• Given request:
Could you give the material again, starting with the line that contains "What item of" and going on through its end, with "small rock" swapped for "loose pebble" and everything else unchanged?

• Given entries:
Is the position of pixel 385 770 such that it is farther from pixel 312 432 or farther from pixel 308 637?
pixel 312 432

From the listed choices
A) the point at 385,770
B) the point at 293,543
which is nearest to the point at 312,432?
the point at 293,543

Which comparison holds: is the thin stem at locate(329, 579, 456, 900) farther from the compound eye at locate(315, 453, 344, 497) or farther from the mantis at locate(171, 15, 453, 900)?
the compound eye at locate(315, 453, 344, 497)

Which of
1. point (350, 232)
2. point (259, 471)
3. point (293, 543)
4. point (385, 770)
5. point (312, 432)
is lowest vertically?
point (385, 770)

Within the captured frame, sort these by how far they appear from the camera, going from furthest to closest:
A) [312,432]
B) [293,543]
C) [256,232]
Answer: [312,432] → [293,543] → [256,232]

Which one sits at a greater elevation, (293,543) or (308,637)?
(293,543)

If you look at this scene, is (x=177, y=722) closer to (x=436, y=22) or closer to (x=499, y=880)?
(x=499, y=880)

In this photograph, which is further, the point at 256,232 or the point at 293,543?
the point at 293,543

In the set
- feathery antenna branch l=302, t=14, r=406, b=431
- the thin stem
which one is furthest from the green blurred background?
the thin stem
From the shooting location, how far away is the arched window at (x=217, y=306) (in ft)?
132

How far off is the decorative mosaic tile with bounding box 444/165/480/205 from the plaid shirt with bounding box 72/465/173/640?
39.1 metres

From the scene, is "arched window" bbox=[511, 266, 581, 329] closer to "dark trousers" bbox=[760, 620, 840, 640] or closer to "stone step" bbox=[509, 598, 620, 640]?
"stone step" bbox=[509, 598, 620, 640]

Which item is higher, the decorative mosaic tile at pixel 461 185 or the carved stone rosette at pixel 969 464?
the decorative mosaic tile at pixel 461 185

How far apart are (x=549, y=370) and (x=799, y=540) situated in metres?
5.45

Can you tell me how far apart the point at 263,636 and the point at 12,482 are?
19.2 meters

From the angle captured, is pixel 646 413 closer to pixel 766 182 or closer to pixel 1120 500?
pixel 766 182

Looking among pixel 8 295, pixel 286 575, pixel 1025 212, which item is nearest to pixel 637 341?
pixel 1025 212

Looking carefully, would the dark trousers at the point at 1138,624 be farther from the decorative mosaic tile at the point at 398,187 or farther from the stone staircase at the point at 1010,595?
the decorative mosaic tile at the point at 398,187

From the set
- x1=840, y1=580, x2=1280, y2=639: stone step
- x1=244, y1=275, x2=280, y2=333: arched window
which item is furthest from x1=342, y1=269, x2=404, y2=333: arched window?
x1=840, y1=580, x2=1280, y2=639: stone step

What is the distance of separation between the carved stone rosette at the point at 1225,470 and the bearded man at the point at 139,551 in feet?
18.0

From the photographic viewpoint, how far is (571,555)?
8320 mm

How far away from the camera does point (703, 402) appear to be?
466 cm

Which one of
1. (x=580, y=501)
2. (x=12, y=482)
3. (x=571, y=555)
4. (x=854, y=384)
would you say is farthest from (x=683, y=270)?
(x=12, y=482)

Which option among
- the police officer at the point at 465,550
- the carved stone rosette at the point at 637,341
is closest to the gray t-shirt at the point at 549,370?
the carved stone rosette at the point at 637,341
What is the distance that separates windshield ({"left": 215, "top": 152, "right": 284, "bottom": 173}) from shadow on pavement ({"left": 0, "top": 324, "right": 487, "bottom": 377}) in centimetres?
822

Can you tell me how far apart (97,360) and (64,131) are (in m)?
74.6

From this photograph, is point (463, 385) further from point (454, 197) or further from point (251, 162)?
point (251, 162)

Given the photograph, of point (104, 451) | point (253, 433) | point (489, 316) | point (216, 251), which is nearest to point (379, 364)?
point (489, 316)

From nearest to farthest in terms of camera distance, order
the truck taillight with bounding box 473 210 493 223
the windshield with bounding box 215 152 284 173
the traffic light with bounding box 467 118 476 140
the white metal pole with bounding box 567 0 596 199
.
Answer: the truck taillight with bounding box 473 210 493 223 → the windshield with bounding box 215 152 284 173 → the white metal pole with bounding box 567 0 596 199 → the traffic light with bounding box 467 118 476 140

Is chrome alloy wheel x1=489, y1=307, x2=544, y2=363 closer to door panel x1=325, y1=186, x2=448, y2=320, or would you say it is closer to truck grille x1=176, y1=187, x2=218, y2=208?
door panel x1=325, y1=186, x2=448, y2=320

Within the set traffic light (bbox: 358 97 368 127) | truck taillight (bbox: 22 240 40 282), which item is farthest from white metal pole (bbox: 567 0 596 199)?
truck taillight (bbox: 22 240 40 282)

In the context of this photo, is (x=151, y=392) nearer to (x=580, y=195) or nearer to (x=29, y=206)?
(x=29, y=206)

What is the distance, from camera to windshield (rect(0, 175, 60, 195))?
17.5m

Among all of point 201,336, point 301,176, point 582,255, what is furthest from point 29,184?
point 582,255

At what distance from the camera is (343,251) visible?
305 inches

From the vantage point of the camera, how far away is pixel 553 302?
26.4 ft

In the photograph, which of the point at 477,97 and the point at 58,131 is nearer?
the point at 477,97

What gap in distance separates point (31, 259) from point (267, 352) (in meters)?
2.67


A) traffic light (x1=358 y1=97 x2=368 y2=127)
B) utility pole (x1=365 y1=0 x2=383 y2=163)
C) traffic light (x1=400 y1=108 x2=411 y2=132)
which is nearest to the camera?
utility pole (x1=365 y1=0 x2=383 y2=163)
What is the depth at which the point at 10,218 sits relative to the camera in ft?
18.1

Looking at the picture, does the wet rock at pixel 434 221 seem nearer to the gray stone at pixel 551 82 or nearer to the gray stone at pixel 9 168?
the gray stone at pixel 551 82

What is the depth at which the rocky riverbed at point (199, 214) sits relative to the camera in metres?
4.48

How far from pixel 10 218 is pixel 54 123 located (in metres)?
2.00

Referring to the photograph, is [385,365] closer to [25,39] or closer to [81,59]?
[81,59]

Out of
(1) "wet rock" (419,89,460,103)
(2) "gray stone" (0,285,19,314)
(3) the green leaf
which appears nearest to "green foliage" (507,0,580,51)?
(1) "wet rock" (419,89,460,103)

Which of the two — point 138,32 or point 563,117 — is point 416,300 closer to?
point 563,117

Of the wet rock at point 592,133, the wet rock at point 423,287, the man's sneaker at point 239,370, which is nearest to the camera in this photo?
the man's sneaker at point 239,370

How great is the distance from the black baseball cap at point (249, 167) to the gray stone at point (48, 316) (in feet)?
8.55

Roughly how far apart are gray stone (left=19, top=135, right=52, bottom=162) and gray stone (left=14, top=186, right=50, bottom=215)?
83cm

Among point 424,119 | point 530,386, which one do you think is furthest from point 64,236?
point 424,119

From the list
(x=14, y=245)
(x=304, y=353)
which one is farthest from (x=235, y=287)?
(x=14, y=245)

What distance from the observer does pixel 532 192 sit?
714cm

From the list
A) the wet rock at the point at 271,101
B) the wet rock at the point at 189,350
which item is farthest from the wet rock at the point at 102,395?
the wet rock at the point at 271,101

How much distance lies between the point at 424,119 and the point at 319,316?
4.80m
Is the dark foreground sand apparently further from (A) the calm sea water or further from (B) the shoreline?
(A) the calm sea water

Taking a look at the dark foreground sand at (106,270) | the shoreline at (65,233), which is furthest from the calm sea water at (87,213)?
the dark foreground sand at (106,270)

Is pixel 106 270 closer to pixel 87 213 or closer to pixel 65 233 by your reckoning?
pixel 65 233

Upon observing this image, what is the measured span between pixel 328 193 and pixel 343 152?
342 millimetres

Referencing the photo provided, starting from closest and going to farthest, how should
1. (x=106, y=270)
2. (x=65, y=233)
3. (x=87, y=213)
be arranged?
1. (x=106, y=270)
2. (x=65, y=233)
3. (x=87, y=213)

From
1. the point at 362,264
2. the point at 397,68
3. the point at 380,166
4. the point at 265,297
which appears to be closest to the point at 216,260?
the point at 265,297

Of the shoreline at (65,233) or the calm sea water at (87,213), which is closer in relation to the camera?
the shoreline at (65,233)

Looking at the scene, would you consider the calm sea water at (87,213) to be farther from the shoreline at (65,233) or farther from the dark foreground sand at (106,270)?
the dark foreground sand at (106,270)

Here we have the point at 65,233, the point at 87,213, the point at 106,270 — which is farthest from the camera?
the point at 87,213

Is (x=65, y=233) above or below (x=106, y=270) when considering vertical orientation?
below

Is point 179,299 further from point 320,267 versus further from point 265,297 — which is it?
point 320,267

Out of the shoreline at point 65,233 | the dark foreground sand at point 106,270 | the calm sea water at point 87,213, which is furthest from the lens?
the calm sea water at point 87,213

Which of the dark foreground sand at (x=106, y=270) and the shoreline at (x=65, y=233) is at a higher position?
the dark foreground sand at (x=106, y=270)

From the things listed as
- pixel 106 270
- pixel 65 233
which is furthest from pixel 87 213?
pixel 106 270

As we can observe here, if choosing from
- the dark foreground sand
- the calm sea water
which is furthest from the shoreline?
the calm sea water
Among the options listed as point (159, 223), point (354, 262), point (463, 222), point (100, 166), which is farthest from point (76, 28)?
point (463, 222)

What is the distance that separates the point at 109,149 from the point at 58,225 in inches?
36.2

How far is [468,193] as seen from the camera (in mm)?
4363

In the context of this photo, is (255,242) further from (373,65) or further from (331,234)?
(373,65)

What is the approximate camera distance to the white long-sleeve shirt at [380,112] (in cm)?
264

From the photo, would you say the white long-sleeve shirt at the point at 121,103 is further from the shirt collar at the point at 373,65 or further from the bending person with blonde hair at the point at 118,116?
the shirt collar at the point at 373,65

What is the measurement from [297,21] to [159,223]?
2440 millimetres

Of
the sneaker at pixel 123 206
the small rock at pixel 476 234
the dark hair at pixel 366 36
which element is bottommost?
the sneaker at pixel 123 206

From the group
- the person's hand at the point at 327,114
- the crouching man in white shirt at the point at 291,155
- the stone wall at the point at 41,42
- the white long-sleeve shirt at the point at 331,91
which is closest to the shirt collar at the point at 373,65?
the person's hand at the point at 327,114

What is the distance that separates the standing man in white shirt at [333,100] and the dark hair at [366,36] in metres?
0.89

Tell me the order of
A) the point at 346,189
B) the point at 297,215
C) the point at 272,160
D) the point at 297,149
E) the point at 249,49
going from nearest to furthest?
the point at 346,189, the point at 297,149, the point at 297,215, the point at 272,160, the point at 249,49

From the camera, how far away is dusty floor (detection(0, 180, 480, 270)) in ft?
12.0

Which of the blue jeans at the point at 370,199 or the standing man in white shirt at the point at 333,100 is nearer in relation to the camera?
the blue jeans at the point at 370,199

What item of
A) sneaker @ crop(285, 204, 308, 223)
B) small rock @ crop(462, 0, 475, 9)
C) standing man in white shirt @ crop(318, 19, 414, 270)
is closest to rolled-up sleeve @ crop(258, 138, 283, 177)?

• Result of this exercise:
What item of
A) sneaker @ crop(285, 204, 308, 223)
B) loose pebble @ crop(462, 0, 475, 9)
C) standing man in white shirt @ crop(318, 19, 414, 270)
is closest to rolled-up sleeve @ crop(258, 138, 283, 177)?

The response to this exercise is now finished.